> _Exercise_: Please give the data below again in full, exactly as it stands.
━━━━━━
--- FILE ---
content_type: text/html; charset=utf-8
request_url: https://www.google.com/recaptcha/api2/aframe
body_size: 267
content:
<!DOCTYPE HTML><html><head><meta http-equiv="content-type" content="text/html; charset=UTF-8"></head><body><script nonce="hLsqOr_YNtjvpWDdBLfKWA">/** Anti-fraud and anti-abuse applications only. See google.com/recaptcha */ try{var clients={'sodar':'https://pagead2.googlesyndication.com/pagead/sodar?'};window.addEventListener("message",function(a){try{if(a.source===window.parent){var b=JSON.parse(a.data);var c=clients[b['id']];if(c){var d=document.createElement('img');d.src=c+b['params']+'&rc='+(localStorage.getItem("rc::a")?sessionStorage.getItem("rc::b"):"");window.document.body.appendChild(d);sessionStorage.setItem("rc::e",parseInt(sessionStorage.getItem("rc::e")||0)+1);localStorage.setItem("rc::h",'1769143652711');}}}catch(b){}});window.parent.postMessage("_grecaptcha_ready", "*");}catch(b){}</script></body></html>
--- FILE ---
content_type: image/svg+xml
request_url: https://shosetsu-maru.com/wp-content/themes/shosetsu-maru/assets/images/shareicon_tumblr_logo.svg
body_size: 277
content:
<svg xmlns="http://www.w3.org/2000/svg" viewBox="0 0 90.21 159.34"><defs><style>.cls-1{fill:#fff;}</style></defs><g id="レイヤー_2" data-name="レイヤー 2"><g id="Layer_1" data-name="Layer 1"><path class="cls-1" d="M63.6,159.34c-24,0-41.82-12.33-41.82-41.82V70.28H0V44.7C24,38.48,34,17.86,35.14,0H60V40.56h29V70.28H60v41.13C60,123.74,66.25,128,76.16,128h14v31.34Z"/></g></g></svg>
━━━━━━
> _Response to the exercise_:
--- FILE ---
content_type: text/html; charset=utf-8
request_url: https://www.google.com/recaptcha/api2/aframe
body_size: 267
content:
<!DOCTYPE HTML><html><head><meta http-equiv="content-type" content="text/html; charset=UTF-8"></head><body><script nonce="hLsqOr_YNtjvpWDdBLfKWA">/** Anti-fraud and anti-abuse applications only. See google.com/recaptcha */ try{var clients={'sodar':'https://pagead2.googlesyndication.com/pagead/sodar?'};window.addEventListener("message",function(a){try{if(a.source===window.parent){var b=JSON.parse(a.data);var c=clients[b['id']];if(c){var d=document.createElement('img');d.src=c+b['params']+'&rc='+(localStorage.getItem("rc::a")?sessionStorage.getItem("rc::b"):"");window.document.body.appendChild(d);sessionStorage.setItem("rc::e",parseInt(sessionStorage.getItem("rc::e")||0)+1);localStorage.setItem("rc::h",'1769143652711');}}}catch(b){}});window.parent.postMessage("_grecaptcha_ready", "*");}catch(b){}</script></body></html>
--- FILE ---
content_type: image/svg+xml
request_url: https://shosetsu-maru.com/wp-content/themes/shosetsu-maru/assets/images/shareicon_tumblr_logo.svg
body_size: 277
content:
<svg xmlns="http://www.w3.org/2000/svg" viewBox="0 0 90.21 159.34"><defs><style>.cls-1{fill:#fff;}</style></defs><g id="レイヤー_2" data-name="レイヤー 2"><g id="Layer_1" data-name="Layer 1"><path class="cls-1" d="M63.6,159.34c-24,0-41.82-12.33-41.82-41.82V70.28H0V44.7C24,38.48,34,17.86,35.14,0H60V40.56h29V70.28H60v41.13C60,123.74,66.25,128,76.16,128h14v31.34Z"/></g></g></svg>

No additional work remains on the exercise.